Um novo som está vindo

Luciano Motta

"Os tais 140 caracteres refletem algo que já conhecíamos: a tendência para o monossílabo como forma de comunicação. De degrau em degrau, vamos descendo até o grunhido" — José Saramago.

As palavras do escritor português, em comentário sobre o microblog Twitter, soam muito legítimas hoje em dia. Aumenta a sensação de esgotamento nessas últimas décadas da Modernidade. Tudo é rápido, veloz, efêmero. A comunicação se resume a poucas palavras. Valoriza-se o texto curto, o recado despretensioso, o chat. Nas artes e na cultura em geral, há uma retomada de ideias passadas, uma releitura de obras já produzidas. Têm força a intertextualidade, o kitsch. Questões como autoria e originalidade parecem discussão velha — e viva a reciclagem, a cópia, o remake!

Naturalmente, a música — foco desse pequeno artigo — não atravessaria imune uma época como essa. Nota-se uma proliferação de canções predominantemente onomatopeicas, de letras rasas, muitas delas de forte apelo sensual/sensorial, com a única função de entreter. "Pare de pensar; apenas divirta-se!" — este parece ser o mote dessas músicas pop feitas sob medida para tocarem nas rádios e agitarem multidões nos grandes shows. Versões remixadas de sucessos nacionais e internacionais também são hits, e reforçam o esvaziamento criativo desse tempo.

Olhe para o que acontece nas igrejas evangélicas e no chamado mercado gospel e veja como essa história se repete. As canções entoadas, em sua maioria, reproduzem formatos e mensagens que visam atender às necessidades dos consumidores, que devem ser animados e entretidos. Sob uma lógica comercial, é imperativo que os cultos terminem sempre bem, todos saindo felizes e contentes, as almas satisfeitas e condicionadas a consumirem o próximo lançamento em CD/DVD. Porém, o espírito padece de inanição.

Essa é uma pequena amostra de como o esgotamento dos últimos anos também se faz presente nas igrejas, ainda que a maioria dos crentes não se dê conta disso bebês espirituais sendo ninados domingo após domingo no colo dessa mídia pseudo-cristã. Os cultos teriam maior proveito e densidade se mais dedicados à reflexão, à contrição, à exortação mútua, à oração e intercessão coletivas, em vez de atividades e movimentos sem um propósito alinhado ao coração de Deus para este tempo. Afinal, todo culto deveria ser para Ele, somente para Ele.

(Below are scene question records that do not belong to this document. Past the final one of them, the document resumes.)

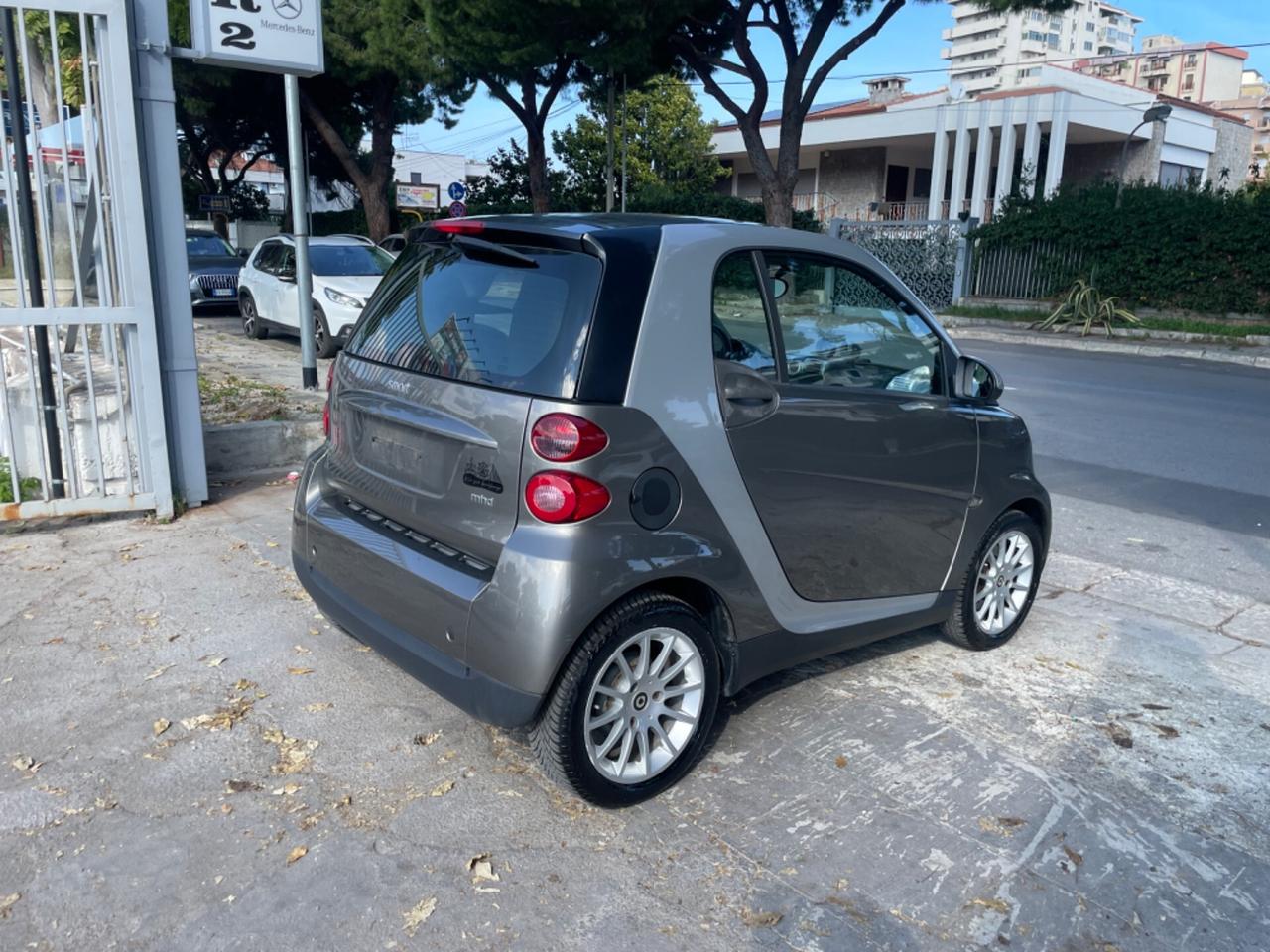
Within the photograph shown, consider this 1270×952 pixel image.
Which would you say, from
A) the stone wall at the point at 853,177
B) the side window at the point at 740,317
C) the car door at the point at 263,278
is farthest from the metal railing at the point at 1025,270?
the side window at the point at 740,317

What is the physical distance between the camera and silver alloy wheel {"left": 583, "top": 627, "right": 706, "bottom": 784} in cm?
320

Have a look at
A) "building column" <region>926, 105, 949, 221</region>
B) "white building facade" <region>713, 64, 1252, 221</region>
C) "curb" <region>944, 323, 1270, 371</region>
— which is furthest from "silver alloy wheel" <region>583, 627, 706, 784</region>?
"building column" <region>926, 105, 949, 221</region>

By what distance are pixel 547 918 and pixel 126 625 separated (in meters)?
2.76

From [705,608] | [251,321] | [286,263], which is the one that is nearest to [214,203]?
[251,321]

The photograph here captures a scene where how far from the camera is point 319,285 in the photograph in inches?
551

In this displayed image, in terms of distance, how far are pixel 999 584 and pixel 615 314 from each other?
246cm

Mas há uma oportunidade em tudo isso. O vazio contemporâneo abre espaço considerável para algo genuinamente novo. No mundo inteiro, artistas que zelam pela excelência e ousam experimentar, rompem os limites da mediocridade e produzem obras extraordinárias. Compositores e músicos virtuosos imprimem marcas de qualidade e inovação em suas canções, mesmo que utilizem instrumentos, estilos e sonoridades já familiares e consagrados. Por sua vez, cristãos têm se esforçado para discernirem o tempo presente e nele se inserirem de modo relevante e vívido, proclamando o novo som que está vindo. Detém uma mensagem kairós capaz de desencadear o estabelecimento do Reino de Deus na terra.

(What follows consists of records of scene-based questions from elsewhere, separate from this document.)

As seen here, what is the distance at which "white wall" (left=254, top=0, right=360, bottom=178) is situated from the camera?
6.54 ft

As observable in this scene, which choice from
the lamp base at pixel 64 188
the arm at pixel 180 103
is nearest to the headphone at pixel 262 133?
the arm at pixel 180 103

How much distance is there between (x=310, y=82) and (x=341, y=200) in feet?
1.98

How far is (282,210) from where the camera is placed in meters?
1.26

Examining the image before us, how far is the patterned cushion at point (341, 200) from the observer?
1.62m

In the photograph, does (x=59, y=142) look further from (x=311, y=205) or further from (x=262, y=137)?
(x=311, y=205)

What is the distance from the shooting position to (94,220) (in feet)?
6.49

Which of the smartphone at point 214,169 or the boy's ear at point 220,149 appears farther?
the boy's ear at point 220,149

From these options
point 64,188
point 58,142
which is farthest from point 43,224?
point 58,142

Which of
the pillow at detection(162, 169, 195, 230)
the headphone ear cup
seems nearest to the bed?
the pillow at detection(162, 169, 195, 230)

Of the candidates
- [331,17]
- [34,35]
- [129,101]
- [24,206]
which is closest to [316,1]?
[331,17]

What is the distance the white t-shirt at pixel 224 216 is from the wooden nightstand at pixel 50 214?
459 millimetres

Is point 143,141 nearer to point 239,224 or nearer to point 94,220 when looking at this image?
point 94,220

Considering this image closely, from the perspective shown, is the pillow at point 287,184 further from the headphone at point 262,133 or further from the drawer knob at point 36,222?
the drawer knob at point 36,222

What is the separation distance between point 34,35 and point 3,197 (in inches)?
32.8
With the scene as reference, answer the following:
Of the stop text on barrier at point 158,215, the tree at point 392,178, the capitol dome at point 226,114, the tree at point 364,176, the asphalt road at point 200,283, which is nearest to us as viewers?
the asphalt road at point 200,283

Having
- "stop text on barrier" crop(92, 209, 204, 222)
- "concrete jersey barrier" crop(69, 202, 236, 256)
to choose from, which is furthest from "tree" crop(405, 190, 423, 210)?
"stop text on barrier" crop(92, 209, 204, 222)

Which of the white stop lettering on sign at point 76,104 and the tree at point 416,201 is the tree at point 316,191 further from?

Um ponto em comum pode ser captado do advento desse novo som: a tentativa de expressar o inexprimível. Como parece que tudo já foi dito, que todos os estilos já foram criados, que todas as possibilidades já foram esgotadas, aumenta a fome e a sede por abraçar o mistério e desvelá-lo, por fazer ressoar o inaudito. Trata-se de um convite do próprio Deus aos Seus filhos de se alinharem aos Seus pensamentos mais altos, de subirem e percorrerem Seus caminhos mais elevados. Aqui a música se alia à oração como elementos-chave para a grande colheita dos últimos dias e a consumação dos séculos, ou seja, a segunda vinda de Jesus Cristo e o fechamento da história. Trata-se de um retorno às origens.

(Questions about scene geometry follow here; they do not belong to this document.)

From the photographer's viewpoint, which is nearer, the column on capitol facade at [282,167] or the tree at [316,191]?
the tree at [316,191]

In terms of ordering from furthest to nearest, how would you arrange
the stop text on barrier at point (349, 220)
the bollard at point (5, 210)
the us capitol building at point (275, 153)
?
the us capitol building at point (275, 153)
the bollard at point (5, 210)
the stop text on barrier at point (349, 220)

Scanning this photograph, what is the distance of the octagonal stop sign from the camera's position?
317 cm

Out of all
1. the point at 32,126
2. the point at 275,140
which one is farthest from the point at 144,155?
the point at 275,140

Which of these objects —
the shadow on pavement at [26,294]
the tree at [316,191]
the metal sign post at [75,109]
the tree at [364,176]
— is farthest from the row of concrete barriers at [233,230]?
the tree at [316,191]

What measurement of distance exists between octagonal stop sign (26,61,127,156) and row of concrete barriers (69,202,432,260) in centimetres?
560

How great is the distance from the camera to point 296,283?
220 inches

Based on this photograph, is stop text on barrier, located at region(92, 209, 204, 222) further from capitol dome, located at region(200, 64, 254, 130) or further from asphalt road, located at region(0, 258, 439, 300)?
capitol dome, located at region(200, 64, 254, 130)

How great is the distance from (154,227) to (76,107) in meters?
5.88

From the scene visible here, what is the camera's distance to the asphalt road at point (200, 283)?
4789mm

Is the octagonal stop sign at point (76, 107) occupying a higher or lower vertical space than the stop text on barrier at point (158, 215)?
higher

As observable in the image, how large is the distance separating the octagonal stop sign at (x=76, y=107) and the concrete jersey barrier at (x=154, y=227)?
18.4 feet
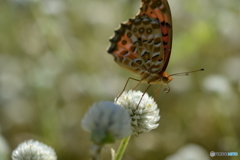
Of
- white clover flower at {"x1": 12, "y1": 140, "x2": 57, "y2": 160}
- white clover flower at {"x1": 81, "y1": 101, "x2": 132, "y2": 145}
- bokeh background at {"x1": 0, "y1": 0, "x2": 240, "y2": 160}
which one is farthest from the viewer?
bokeh background at {"x1": 0, "y1": 0, "x2": 240, "y2": 160}

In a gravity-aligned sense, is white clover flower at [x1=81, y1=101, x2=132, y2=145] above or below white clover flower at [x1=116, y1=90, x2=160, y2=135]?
above

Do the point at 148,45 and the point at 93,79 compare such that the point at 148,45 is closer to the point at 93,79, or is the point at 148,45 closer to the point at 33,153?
the point at 33,153

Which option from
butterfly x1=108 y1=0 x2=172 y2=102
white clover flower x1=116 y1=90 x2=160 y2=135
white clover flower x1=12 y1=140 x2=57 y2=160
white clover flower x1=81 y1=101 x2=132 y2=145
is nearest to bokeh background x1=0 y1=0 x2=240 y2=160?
butterfly x1=108 y1=0 x2=172 y2=102

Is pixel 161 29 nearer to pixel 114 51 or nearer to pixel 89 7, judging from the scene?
pixel 114 51

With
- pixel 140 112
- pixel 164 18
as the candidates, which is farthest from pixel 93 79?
pixel 140 112

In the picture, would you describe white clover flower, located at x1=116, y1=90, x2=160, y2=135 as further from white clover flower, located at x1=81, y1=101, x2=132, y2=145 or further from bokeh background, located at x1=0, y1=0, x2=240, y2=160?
bokeh background, located at x1=0, y1=0, x2=240, y2=160

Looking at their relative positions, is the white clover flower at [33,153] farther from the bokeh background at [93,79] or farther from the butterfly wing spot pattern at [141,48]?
the bokeh background at [93,79]

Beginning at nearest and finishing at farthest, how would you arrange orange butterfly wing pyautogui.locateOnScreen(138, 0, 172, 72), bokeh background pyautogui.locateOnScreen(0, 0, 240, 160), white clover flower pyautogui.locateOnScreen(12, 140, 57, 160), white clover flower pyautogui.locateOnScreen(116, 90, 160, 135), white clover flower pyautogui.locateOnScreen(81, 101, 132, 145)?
white clover flower pyautogui.locateOnScreen(81, 101, 132, 145), white clover flower pyautogui.locateOnScreen(12, 140, 57, 160), white clover flower pyautogui.locateOnScreen(116, 90, 160, 135), orange butterfly wing pyautogui.locateOnScreen(138, 0, 172, 72), bokeh background pyautogui.locateOnScreen(0, 0, 240, 160)
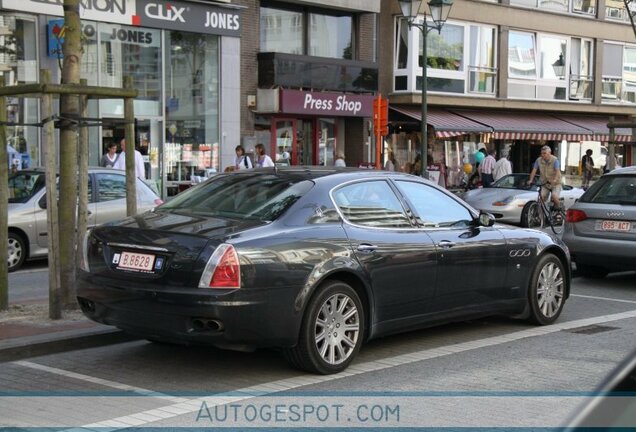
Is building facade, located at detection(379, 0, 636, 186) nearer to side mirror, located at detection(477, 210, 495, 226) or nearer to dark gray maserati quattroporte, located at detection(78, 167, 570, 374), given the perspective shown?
side mirror, located at detection(477, 210, 495, 226)

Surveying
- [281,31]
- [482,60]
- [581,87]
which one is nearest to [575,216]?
[281,31]

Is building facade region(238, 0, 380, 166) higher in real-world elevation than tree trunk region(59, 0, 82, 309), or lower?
higher

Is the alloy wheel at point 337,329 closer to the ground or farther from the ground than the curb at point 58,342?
farther from the ground

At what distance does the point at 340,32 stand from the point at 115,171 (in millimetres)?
14167

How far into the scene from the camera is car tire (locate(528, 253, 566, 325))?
8.31 m

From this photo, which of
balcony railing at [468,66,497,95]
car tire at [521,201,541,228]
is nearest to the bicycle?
car tire at [521,201,541,228]

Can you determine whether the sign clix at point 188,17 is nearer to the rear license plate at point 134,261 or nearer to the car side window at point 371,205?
the car side window at point 371,205

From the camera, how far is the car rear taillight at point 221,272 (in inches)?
231

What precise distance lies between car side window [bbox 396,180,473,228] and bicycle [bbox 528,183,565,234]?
36.3 feet

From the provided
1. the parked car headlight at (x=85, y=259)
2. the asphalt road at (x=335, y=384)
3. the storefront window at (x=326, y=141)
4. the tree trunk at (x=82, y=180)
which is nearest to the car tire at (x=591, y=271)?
the asphalt road at (x=335, y=384)

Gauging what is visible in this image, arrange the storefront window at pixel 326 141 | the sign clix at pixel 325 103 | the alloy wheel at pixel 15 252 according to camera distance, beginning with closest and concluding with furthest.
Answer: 1. the alloy wheel at pixel 15 252
2. the sign clix at pixel 325 103
3. the storefront window at pixel 326 141

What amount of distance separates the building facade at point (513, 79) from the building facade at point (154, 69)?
21.9 ft

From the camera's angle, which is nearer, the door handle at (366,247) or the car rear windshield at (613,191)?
the door handle at (366,247)

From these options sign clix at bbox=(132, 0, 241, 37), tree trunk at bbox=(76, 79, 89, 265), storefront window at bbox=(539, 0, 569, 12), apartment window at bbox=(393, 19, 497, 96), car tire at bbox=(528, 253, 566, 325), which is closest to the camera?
car tire at bbox=(528, 253, 566, 325)
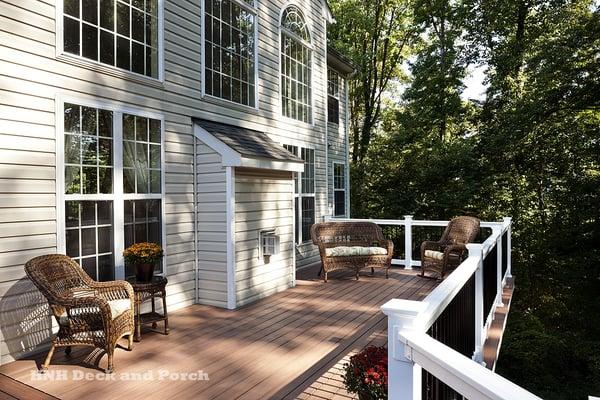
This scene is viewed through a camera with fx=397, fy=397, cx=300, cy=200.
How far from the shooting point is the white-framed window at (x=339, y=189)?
10.2m

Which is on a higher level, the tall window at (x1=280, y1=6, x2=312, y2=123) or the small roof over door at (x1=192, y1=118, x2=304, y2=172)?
the tall window at (x1=280, y1=6, x2=312, y2=123)

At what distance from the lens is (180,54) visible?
5.22 m

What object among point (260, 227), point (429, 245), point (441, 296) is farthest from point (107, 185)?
point (429, 245)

A primeira menção de um músico na Bíblia está em Gênesis 4.21: "O nome de seu irmão era Jubal, que foi o pai de todos aqueles que tocam a cítara e os instrumentos de sopro". Não é por acaso que a humanidade comece a (re)produzir música por intermédio da cítara (harpa) e dos instrumentos de sopro (flautas). Neles se encontram semelhanças com os sons da natureza, tais como o assobiar dos pássaros e o uivar dos ventos, e principalmente com o fôlego humano — que é o som da voz humana senão o resultado da vibração de cordas vocálicas? Como afirma Alfredo Bosi: "O som do signo guarda, na sua aérea e ondulante matéria, o calor e o sabor de uma viagem noturna pelos corredores do corpo... é a forma da expressão de que o som do corpo foi potência" (BOSI, Alfredo. O ser e o tempo da poesia. SP: Cultrix, 1977, p.42).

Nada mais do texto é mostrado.